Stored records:
—————

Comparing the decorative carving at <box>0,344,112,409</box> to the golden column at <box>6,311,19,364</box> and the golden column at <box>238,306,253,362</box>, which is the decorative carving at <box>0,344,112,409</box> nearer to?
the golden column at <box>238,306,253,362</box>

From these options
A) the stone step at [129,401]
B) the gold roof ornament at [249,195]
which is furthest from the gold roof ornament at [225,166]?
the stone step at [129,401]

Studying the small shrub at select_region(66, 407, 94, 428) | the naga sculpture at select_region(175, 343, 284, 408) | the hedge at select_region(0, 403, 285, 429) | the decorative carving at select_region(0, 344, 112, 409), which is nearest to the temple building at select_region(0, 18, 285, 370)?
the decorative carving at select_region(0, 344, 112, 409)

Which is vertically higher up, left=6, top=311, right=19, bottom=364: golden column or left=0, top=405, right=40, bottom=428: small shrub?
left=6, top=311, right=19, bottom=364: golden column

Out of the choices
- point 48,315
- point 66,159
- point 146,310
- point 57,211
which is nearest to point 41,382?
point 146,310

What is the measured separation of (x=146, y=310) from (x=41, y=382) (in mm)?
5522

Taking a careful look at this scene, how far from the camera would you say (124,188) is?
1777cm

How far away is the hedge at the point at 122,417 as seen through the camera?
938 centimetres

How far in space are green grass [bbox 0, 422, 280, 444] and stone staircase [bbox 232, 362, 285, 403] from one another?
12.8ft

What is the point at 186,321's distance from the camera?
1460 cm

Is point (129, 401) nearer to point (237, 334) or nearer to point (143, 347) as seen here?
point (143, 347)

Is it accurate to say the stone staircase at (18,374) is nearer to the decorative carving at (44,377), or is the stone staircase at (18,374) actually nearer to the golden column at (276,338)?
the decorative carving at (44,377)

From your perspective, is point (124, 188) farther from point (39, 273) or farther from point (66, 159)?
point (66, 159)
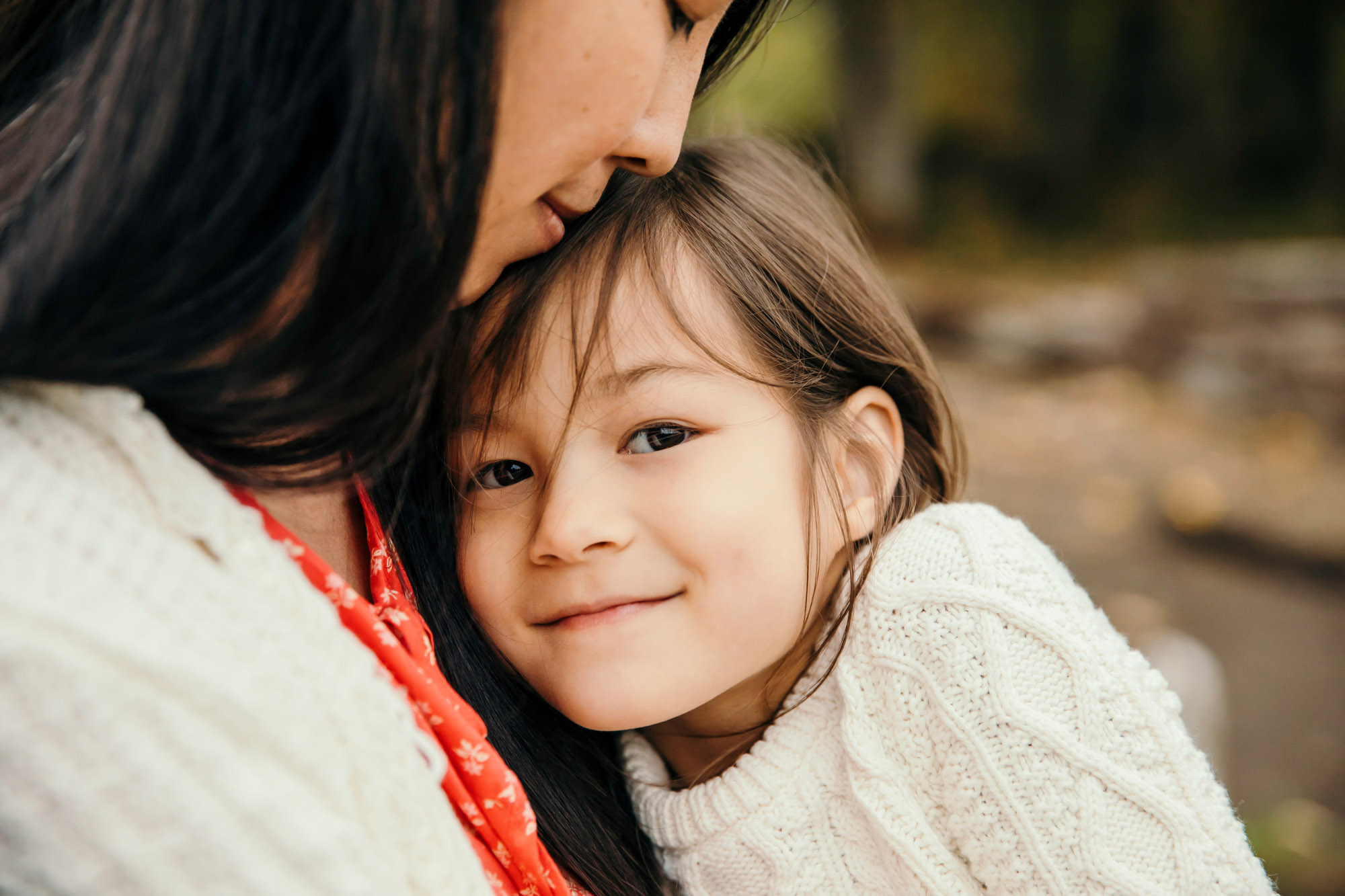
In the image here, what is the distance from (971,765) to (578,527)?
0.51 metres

—————

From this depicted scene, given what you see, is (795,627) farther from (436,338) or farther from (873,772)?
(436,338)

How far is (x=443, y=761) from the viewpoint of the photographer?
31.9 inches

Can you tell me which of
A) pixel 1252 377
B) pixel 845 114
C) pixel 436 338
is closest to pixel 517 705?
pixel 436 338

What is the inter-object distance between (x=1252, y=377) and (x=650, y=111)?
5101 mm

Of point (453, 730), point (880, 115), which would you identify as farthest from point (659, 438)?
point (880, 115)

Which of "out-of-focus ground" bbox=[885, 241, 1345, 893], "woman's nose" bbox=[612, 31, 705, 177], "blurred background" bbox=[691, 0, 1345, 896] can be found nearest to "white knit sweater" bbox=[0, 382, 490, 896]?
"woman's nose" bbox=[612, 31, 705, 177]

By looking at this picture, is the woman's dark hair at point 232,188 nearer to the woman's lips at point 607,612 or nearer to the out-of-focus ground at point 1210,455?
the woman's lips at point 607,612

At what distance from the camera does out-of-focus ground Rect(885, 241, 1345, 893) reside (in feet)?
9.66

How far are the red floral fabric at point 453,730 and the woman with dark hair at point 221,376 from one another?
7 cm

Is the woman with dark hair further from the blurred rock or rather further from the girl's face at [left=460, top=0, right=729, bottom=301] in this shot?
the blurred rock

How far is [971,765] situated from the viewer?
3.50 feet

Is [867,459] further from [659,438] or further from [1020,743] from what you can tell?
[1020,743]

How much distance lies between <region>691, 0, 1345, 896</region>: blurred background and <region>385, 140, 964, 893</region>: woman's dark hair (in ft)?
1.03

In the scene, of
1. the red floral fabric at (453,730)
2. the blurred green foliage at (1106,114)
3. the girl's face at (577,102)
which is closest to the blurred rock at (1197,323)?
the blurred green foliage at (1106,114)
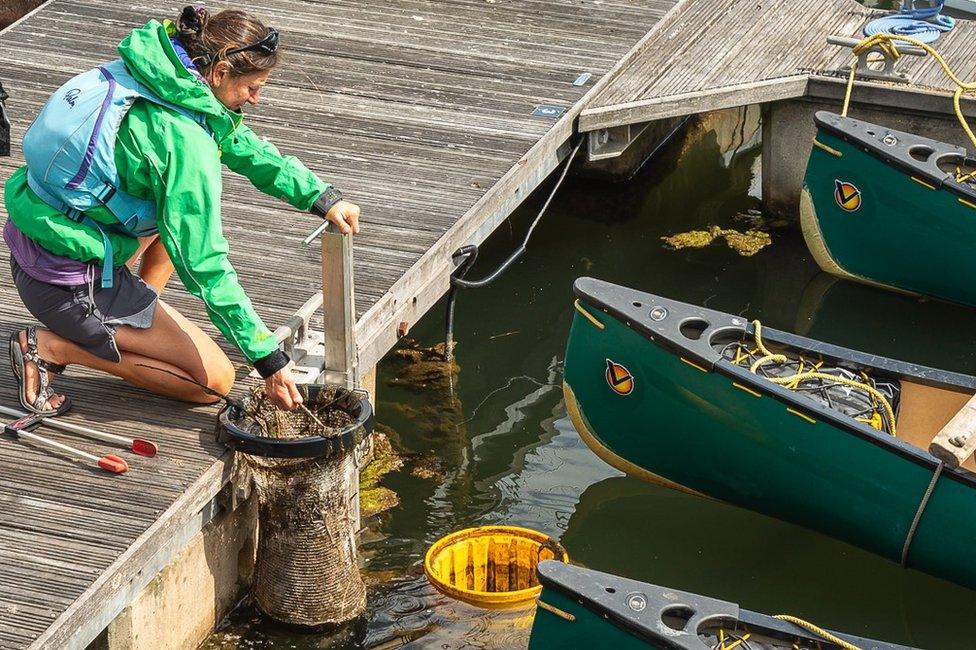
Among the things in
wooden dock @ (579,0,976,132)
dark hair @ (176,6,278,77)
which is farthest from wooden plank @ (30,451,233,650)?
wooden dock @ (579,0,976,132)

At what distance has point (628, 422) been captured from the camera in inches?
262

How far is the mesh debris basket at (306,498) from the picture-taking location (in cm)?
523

—————

What you will do:
Copy the stretch of entries from the line containing "Is point (129, 401)" through the line containing "0.51 metres", substituting "closer" for every "nearer" and leaving everything else unchanged. Leave the pictures out of your answer.

Exercise result:
Is point (129, 401) closer to point (237, 334) or closer to point (143, 347) as seen here?
point (143, 347)

Is it accurate to say the stone staircase at (18,374) is closer to the decorative carving at (44,377), or is the stone staircase at (18,374) actually closer to the golden column at (276,338)?
the decorative carving at (44,377)

From your perspective, is point (124, 188) farther from point (39, 273) or farther from point (66, 159)?
point (66, 159)
In the image here, what is the distance from (971,765) to (578,527)?
0.51 metres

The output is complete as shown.